Monday, March 10, 2014

Suicide

There He was. I knew it. I could feel it. He sat, frozen on the couch in the crowded little apartment with a gun that He stole from his father's vault, aimed at his breaking Heart. It's my fault, ya know. I'm the one who broke His heart, but He broke mine and sent me to the mental ward, so the way I see it, fair is fair. Little did I know that it would go that far.

I have a family gift. The gift of intuition; it's a strong and powerful gift, and I could feel that something was amiss. I layed frozen in the steamy bathtub as my heart sank to my knees, and my brain started pounding in my skull. It was unbearable; it was if I were sitting in an indian ritual with someone beating the drum in a repetitive motion. I got a bolt of energy and stood up. I screamed for my father, and he burst through the bathroom door as I drapped the heavy towel around my body. I explained the situation, and was at the apartment in a flash.

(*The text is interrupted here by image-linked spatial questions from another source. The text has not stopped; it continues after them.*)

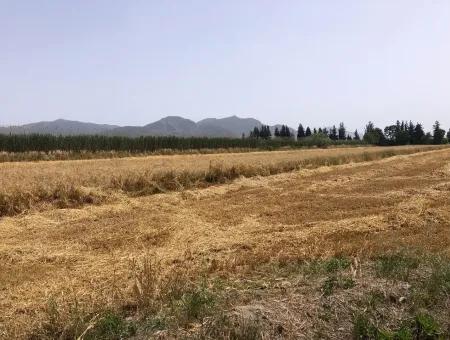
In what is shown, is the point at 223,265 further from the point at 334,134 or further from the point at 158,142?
the point at 334,134

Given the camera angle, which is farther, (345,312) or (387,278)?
(387,278)

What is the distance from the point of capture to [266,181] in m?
20.2

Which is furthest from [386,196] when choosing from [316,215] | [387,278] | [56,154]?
[56,154]

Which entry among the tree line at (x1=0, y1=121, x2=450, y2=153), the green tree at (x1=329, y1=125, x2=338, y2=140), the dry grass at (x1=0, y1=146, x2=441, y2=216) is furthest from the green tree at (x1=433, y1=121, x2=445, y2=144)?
the dry grass at (x1=0, y1=146, x2=441, y2=216)

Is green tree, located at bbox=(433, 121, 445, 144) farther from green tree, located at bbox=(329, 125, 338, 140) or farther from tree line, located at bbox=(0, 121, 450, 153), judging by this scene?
green tree, located at bbox=(329, 125, 338, 140)

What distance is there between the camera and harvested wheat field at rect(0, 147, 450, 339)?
14.8 feet

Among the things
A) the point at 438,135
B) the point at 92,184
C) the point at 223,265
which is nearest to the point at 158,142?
the point at 92,184

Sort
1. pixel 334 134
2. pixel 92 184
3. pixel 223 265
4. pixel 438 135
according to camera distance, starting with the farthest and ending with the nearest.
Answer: pixel 334 134 < pixel 438 135 < pixel 92 184 < pixel 223 265

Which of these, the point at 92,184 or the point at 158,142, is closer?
the point at 92,184

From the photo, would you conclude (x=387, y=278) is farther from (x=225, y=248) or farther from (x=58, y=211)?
(x=58, y=211)

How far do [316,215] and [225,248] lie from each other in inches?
165

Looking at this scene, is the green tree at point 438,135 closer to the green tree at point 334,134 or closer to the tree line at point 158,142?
the tree line at point 158,142

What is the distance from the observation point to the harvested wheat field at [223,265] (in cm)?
451

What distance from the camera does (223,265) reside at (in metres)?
7.24
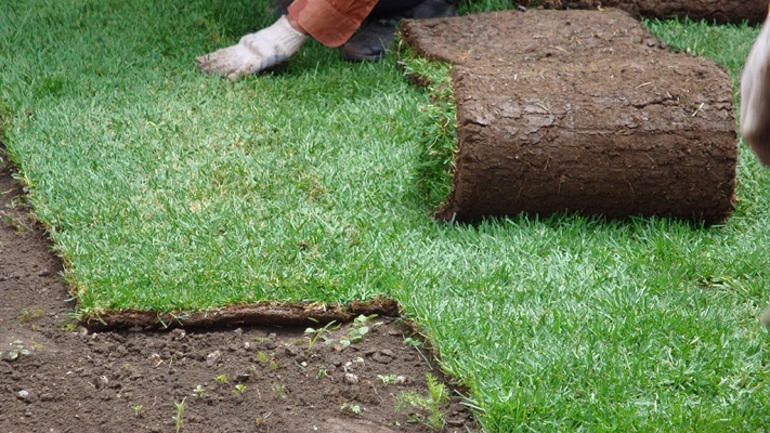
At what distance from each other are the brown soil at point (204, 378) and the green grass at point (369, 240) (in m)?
0.12

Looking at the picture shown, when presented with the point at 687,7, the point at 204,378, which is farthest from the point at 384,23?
the point at 204,378

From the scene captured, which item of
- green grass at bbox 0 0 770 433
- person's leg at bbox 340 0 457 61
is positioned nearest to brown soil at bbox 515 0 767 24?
green grass at bbox 0 0 770 433

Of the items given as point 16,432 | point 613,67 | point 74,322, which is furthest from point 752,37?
point 16,432

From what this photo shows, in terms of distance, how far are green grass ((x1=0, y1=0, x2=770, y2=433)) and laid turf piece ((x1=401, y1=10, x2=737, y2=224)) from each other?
10cm

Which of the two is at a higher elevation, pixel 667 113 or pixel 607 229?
pixel 667 113

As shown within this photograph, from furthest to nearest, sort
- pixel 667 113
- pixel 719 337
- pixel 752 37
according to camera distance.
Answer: pixel 752 37 < pixel 667 113 < pixel 719 337

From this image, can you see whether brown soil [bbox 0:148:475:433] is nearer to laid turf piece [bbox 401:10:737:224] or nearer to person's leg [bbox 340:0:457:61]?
laid turf piece [bbox 401:10:737:224]

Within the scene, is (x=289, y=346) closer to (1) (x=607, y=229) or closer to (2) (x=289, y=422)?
(2) (x=289, y=422)

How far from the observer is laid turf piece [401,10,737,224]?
12.5 feet

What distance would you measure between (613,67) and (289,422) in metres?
2.03

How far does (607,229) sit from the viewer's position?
3902 millimetres

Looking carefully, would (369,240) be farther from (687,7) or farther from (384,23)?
(687,7)

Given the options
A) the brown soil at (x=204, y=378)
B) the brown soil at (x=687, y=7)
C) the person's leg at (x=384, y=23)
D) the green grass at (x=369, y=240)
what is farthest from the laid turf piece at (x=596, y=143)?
the brown soil at (x=687, y=7)

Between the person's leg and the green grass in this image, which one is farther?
the person's leg
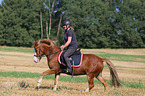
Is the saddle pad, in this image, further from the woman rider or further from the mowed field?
the mowed field

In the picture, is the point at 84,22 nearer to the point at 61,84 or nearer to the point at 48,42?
the point at 61,84

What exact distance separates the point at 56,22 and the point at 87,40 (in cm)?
1632

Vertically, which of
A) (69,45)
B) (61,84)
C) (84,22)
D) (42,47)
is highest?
(84,22)

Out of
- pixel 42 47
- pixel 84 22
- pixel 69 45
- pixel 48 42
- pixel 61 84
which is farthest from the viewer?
pixel 84 22

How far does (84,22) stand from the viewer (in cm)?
7088

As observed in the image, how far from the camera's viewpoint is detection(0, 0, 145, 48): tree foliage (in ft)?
211

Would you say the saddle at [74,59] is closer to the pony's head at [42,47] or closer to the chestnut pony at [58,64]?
the chestnut pony at [58,64]

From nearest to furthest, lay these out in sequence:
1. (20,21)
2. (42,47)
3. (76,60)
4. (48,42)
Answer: (76,60) < (42,47) < (48,42) < (20,21)

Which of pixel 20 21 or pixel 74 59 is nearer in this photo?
pixel 74 59

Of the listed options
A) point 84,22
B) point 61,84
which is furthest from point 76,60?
point 84,22

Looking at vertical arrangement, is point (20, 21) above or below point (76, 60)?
above

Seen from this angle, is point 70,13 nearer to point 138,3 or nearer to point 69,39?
point 138,3

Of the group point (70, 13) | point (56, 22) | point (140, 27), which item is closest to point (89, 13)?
point (70, 13)

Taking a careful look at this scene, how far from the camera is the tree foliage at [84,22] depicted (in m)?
64.2
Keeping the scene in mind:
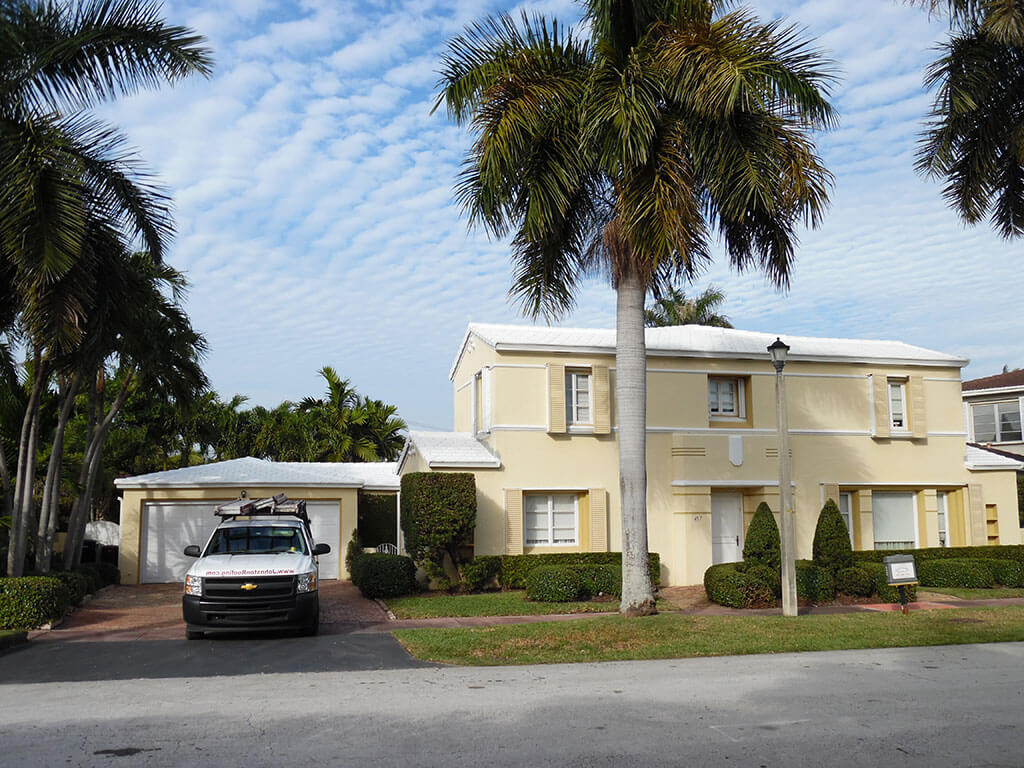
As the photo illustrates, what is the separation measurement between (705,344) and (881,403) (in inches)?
188

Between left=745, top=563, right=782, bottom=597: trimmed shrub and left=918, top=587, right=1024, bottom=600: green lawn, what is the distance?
4314 millimetres

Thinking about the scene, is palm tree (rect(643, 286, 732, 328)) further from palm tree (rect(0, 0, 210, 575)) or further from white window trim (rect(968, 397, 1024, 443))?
palm tree (rect(0, 0, 210, 575))

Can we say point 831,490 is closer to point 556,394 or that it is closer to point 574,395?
point 574,395

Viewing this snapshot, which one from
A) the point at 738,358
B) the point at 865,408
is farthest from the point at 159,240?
the point at 865,408

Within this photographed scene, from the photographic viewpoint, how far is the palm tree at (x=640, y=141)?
543 inches

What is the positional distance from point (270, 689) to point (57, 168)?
27.1ft

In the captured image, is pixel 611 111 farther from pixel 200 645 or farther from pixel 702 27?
pixel 200 645

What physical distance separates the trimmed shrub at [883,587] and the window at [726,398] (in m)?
5.43

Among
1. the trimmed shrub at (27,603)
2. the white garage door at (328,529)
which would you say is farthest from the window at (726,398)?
the trimmed shrub at (27,603)

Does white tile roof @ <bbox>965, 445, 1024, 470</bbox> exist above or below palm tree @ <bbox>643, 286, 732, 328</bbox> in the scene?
below

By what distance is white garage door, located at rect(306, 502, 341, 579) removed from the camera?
2419 centimetres

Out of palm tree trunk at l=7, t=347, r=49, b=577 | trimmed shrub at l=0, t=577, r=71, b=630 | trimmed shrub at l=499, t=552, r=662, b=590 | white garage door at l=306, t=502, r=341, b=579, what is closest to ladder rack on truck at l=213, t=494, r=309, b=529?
trimmed shrub at l=0, t=577, r=71, b=630

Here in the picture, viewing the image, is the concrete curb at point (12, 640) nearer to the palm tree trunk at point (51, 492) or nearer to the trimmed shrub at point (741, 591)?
the palm tree trunk at point (51, 492)

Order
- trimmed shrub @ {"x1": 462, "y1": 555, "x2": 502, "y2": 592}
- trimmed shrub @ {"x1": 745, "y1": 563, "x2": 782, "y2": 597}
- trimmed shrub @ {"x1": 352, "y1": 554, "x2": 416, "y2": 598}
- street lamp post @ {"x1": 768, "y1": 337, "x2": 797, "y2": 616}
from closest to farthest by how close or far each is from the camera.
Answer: street lamp post @ {"x1": 768, "y1": 337, "x2": 797, "y2": 616} → trimmed shrub @ {"x1": 745, "y1": 563, "x2": 782, "y2": 597} → trimmed shrub @ {"x1": 352, "y1": 554, "x2": 416, "y2": 598} → trimmed shrub @ {"x1": 462, "y1": 555, "x2": 502, "y2": 592}
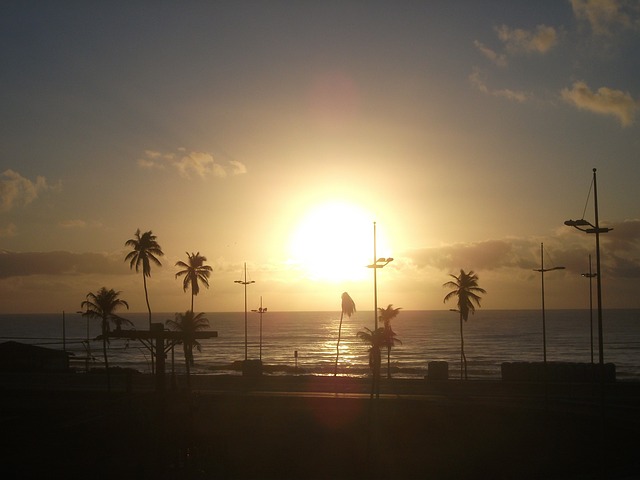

I ran up three flights of stairs, and pounded and kicked at the sturdy wooden door. No answer. I began to panic and started screaming His name. Finally he opened the door, and I threw the gun from his hand, and He was safe for another day.

That was the night that we reminded each other how much we loved one another, and we stayed up all night, just looking out of the window at the bright stars above, wishing that we could fly free, and live together in eternity.